The following article does NOT constitute legal advice and should not be used as such. It is for educational purposes only. Readers should retain legal counsel to obtain definitive answers.
Sometimes people want to change their behavior, and sometimes they don’t. The willingness to adopt healthier habits can ebb and flow throughout the year. Employee wellness programs that catch employees when they are ready to improve their health habits may be a challenging goal, but a goal worth pursing from a legal standpoint.
Both the Americans with Disabilities Act (ADA) and the Genetic Information Nondiscrimination Act (GINA) require that any employee health/genetic information collection must be part of a “voluntary” wellness program. Neither ADA or GINA define what it means to be a “voluntary” wellness program, but arguably employees should not feel coerced into participation.
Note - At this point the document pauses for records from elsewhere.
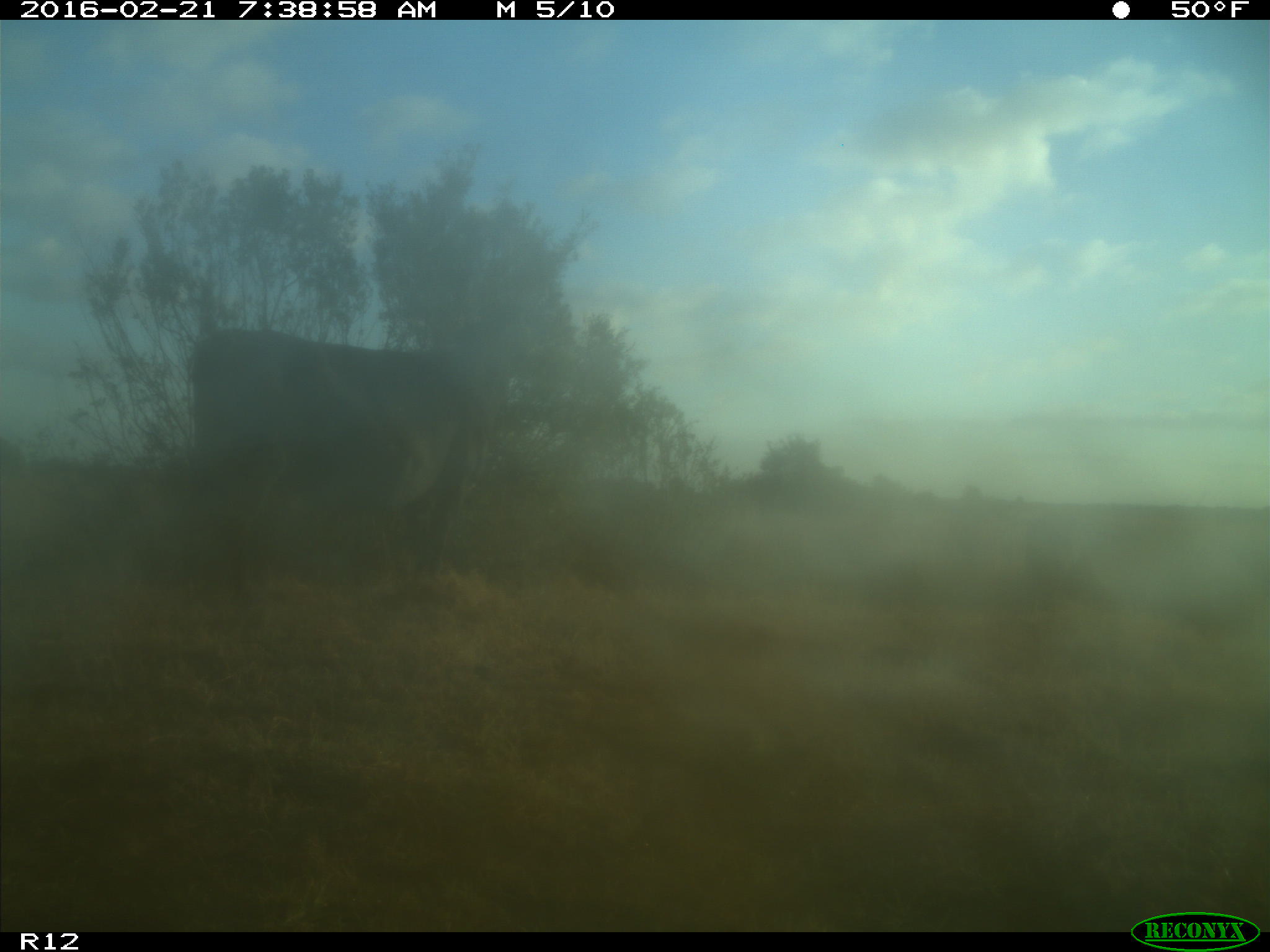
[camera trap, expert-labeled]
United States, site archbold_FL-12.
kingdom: Animalia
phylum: Chordata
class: Mammalia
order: Artiodactyla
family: Bovidae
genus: Bos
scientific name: Bos taurus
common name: domestic cow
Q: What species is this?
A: Bos taurus (domestic cow).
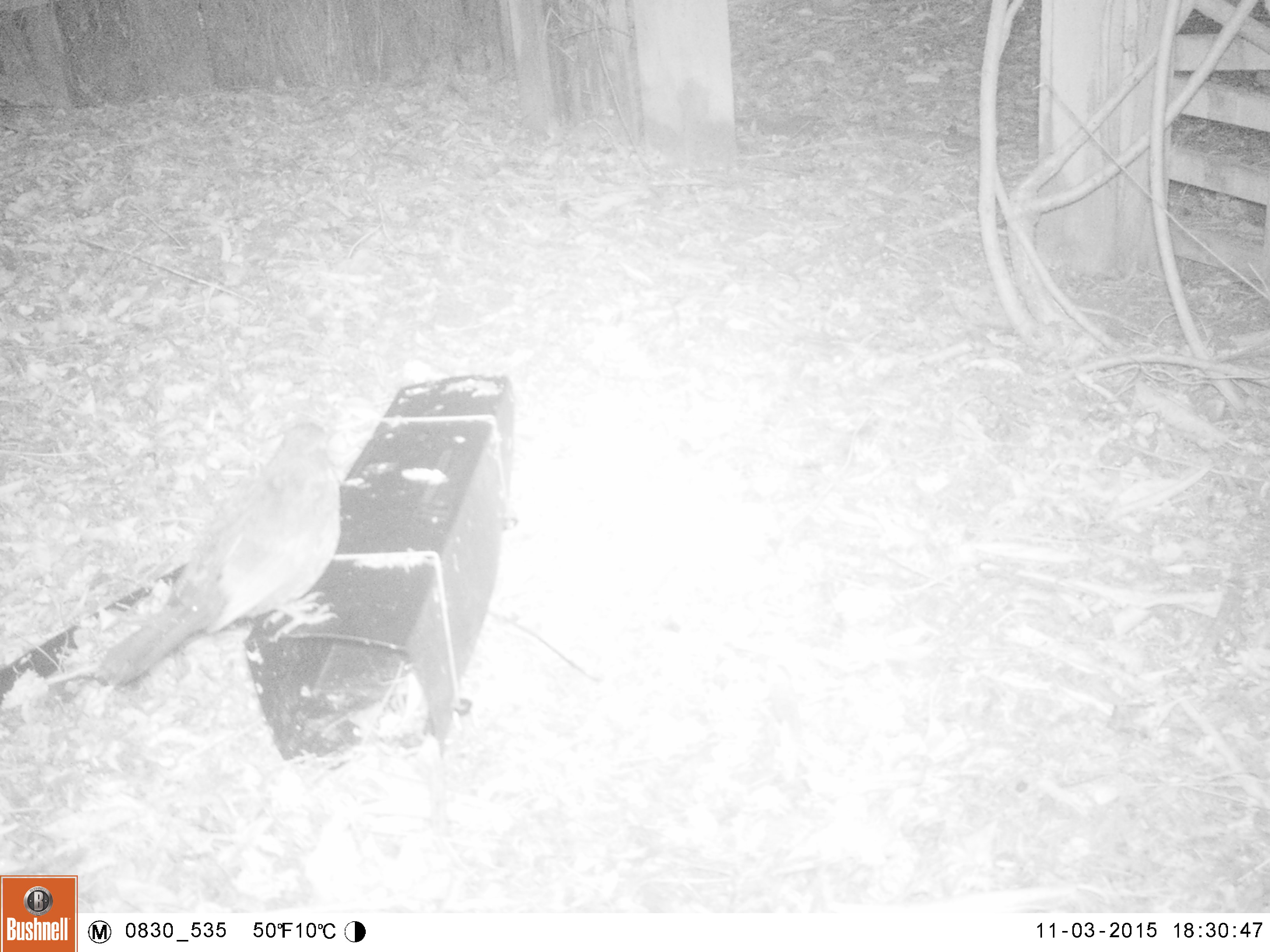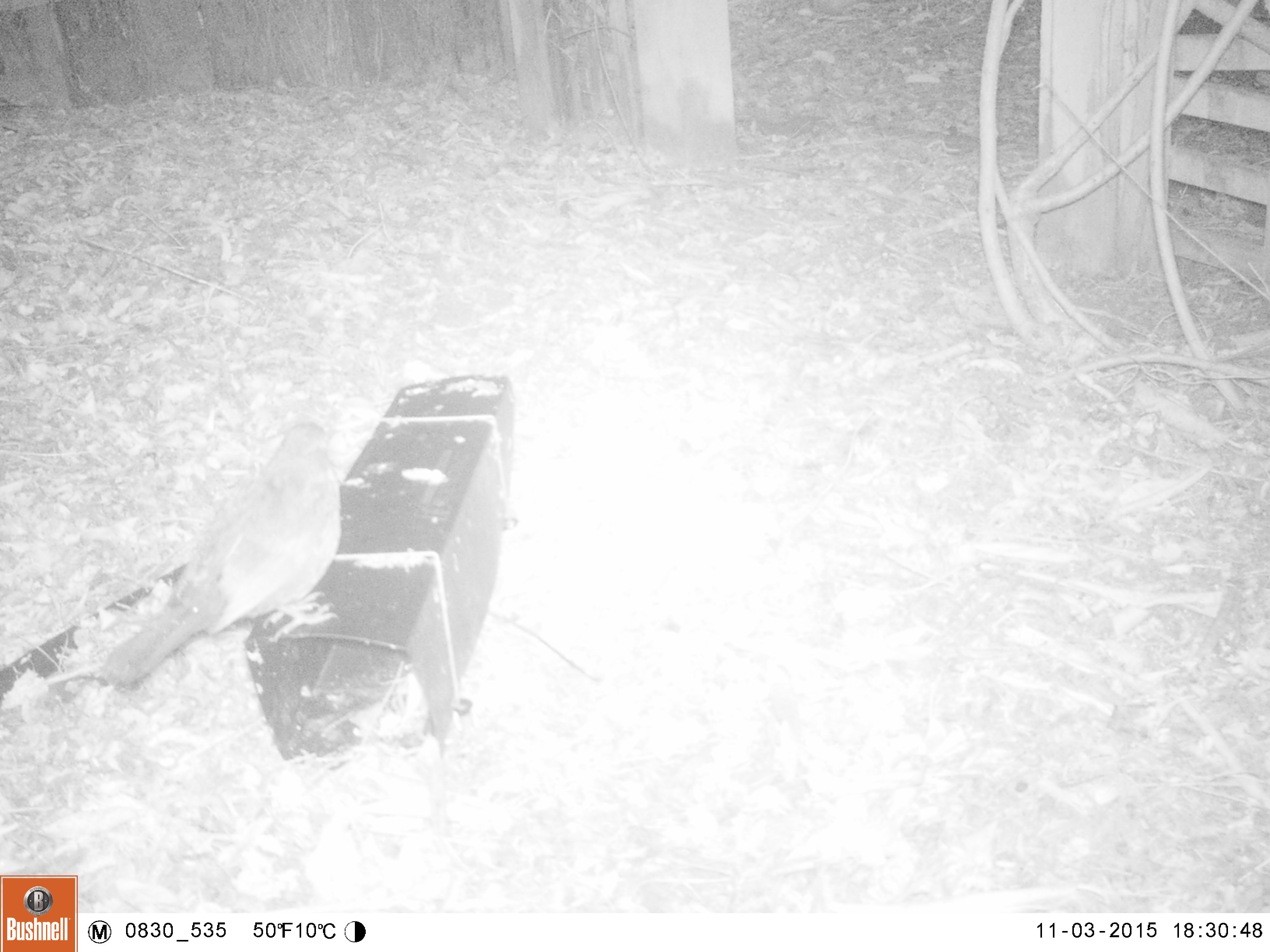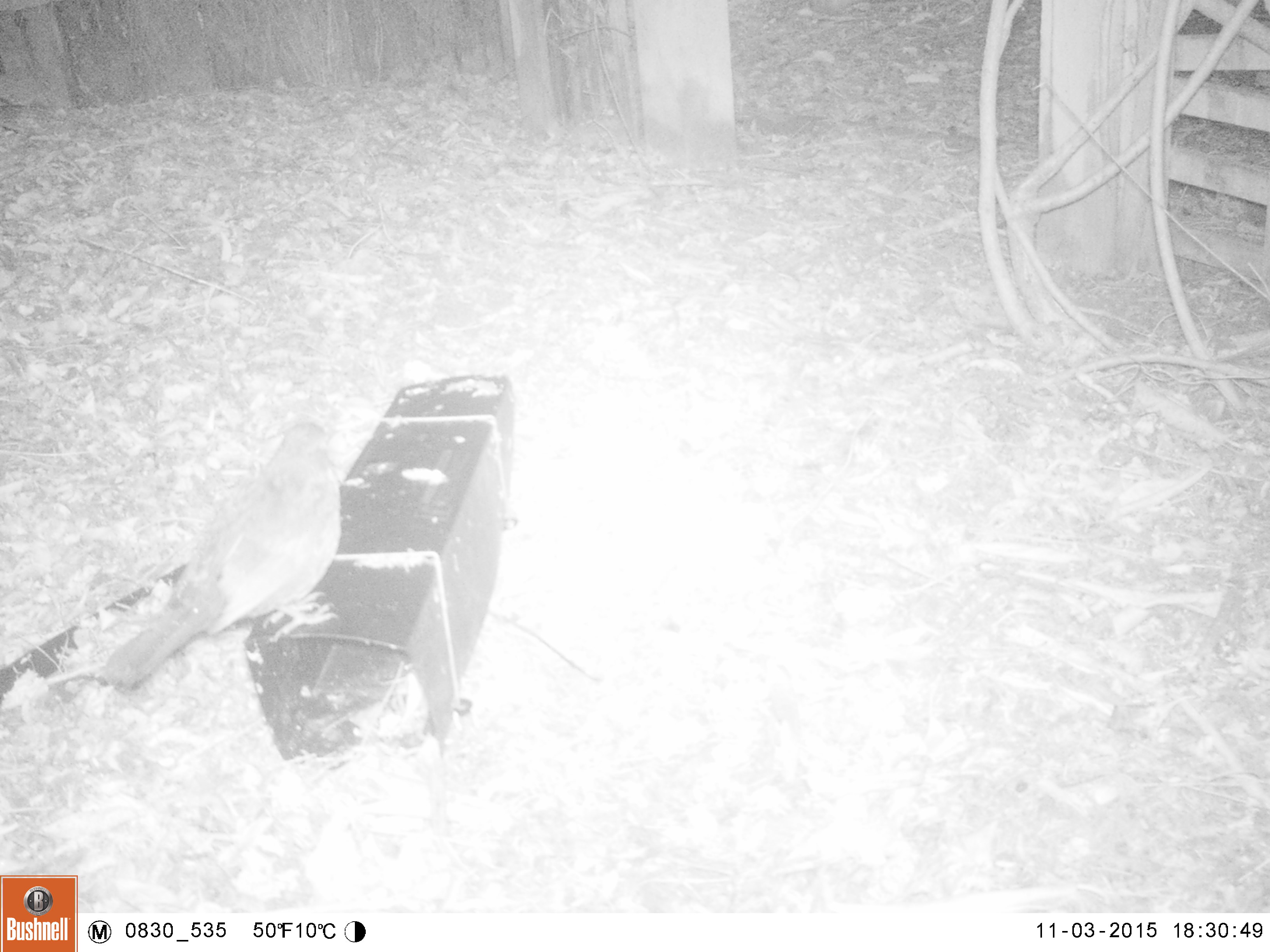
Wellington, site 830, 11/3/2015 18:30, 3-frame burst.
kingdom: Animalia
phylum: Chordata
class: Aves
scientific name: Aves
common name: bird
When an employer offers an incentive to participate in employee health information collection, some employees may feel coerced. The degree of coercion felt may relate to an employee’s readiness to participate. Self-Determination Theory (SDT) may be a helpful research concept to help employers adopt wellness programs that minimize an employee’s feeling of coercion. SDT is a theoretical approach that has been used in addiction treatment that one can also arguably use to understand motivation for health behavior change. See Karen A. Urbanoski and T. Cameron Wild, “Assessing self-determined motivation for addiction treatment: Validity of the Treatment Entry Questionnaire,” J. of Substance Abuse Treatment, 43 (2012) at 71. According to SDT, people want to feel in control of their decisions to change; that is what drives their motivation and interest in activities. Id. Conversely, when people perceive that they are being controlled or coerced, their interest and engagement in activities lessens. Id. Research in weight control, smoking cessation, adherence to medication and recovery from addiction has supported this dynamic. Id.
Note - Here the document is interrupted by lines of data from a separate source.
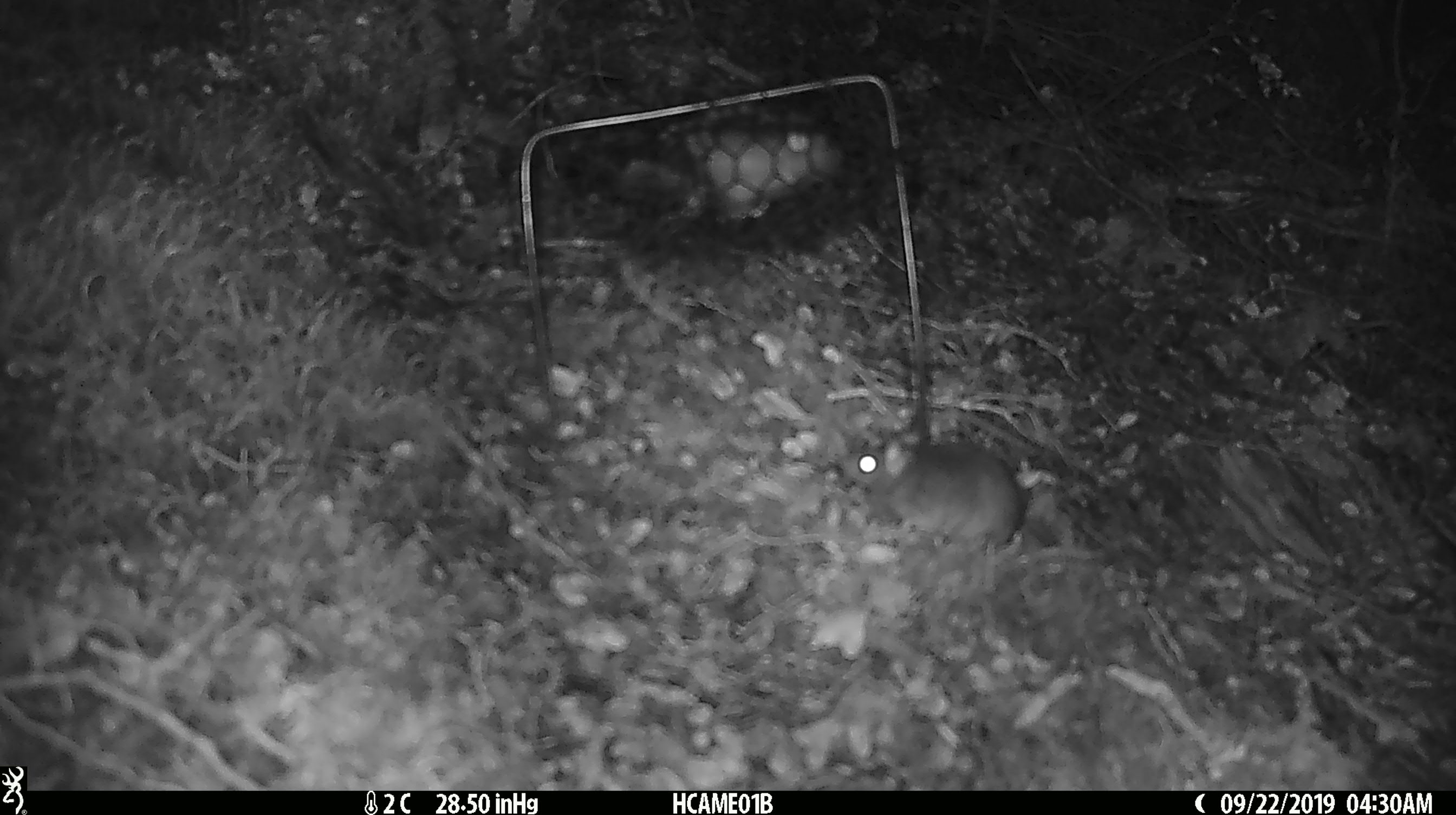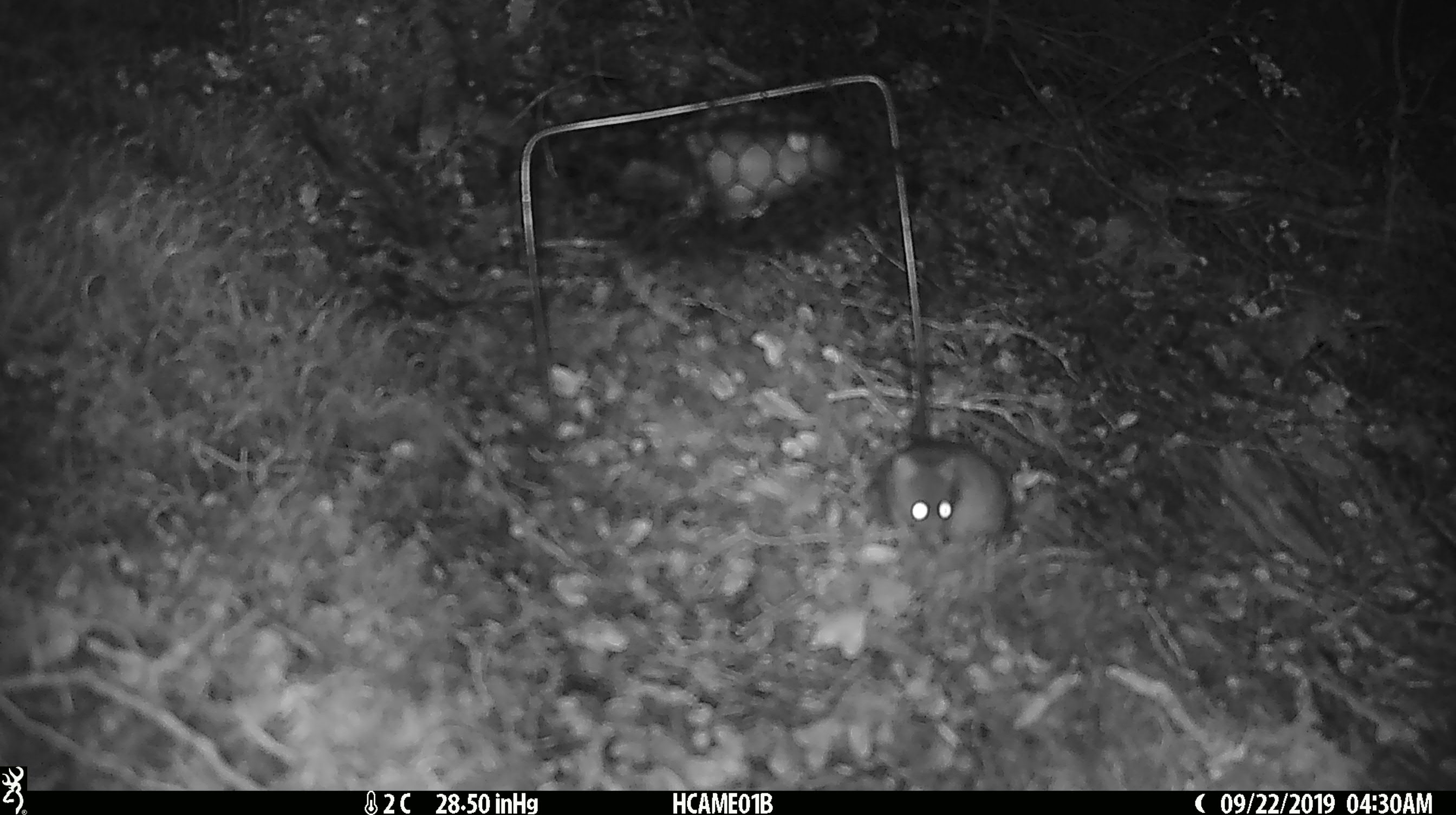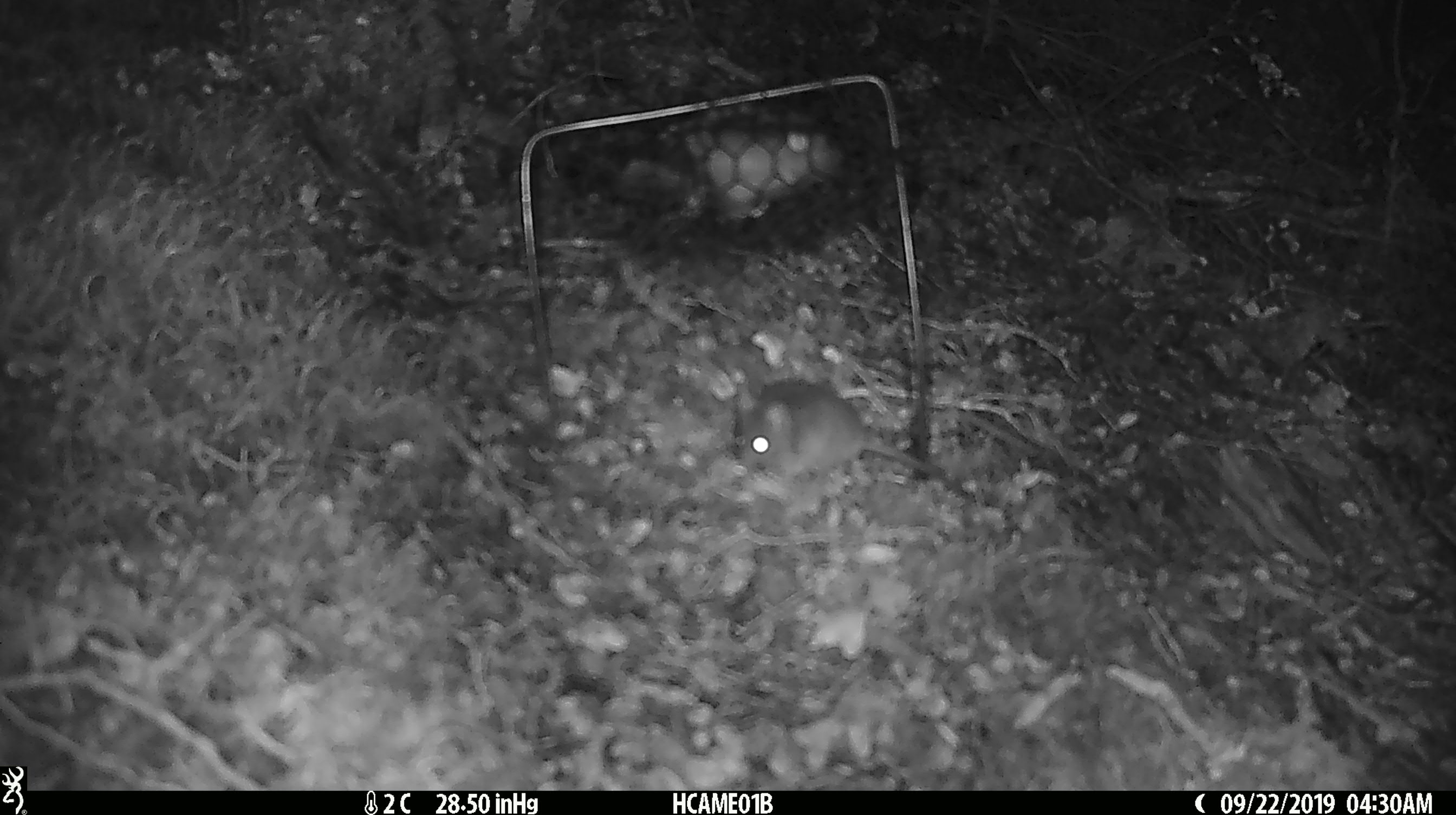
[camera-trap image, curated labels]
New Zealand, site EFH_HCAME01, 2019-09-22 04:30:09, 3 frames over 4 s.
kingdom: Animalia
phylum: Chordata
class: Mammalia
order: Rodentia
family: Muridae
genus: Mus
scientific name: Mus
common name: mouse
Applying the concept of SDT to workplace wellness incentives, one could contend that incentives may achieve the goal of long-term behavior change when the incentives align with an individual’s inherent motivation to change. This requires assessing the best time to introduce a workplace wellness activity or program to support an employee’s internal motivation. Perhaps this means introducing a program at a time of year when employees are more motivated to change, such as at the beginning of a calendar year, rather than during open enrollment. The incentives do not necessarily need to be monetary either: incentives could take the form of more peer support, more time off to accomplish goals, or more resources to achieve wellness goals.
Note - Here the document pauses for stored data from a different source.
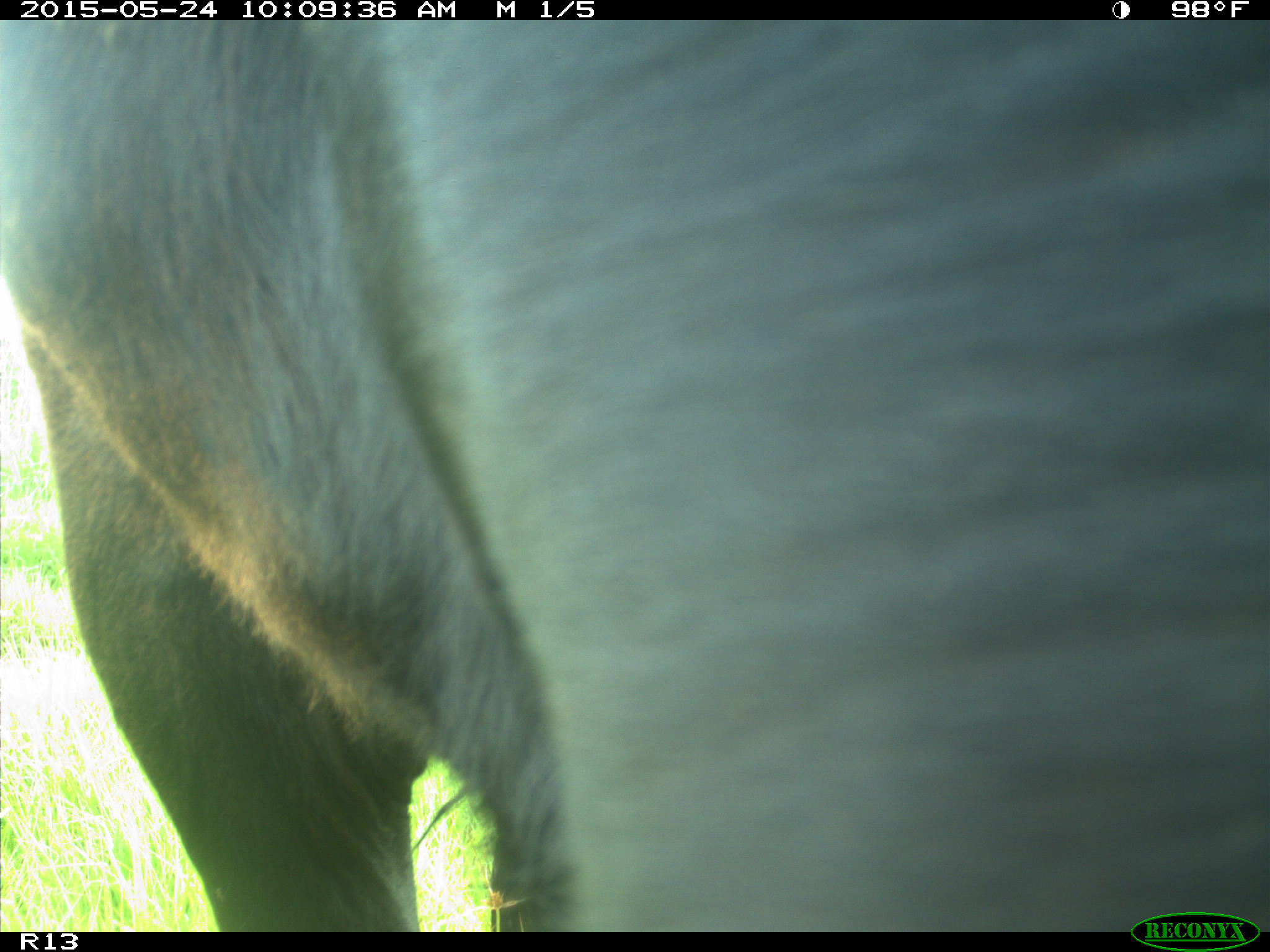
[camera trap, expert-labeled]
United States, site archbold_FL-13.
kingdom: Animalia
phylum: Chordata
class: Mammalia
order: Artiodactyla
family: Bovidae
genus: Bos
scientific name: Bos taurus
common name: domestic cow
The less coerced an employee feels about changing his or her health behaviors, the less chance that employee will feel discriminated or pressured into participating in a wellness activity, such as providing health information through a health risk assessment. Employees who do not feel forced to participate, are also less likely to complain to regulatory authorities such as the Equal Employment Opportunity Commission (EEOC) about possible violations of the ADA or GINA. As a result, aligning internal and external motivators for change seems like a win-win for both employer and employee.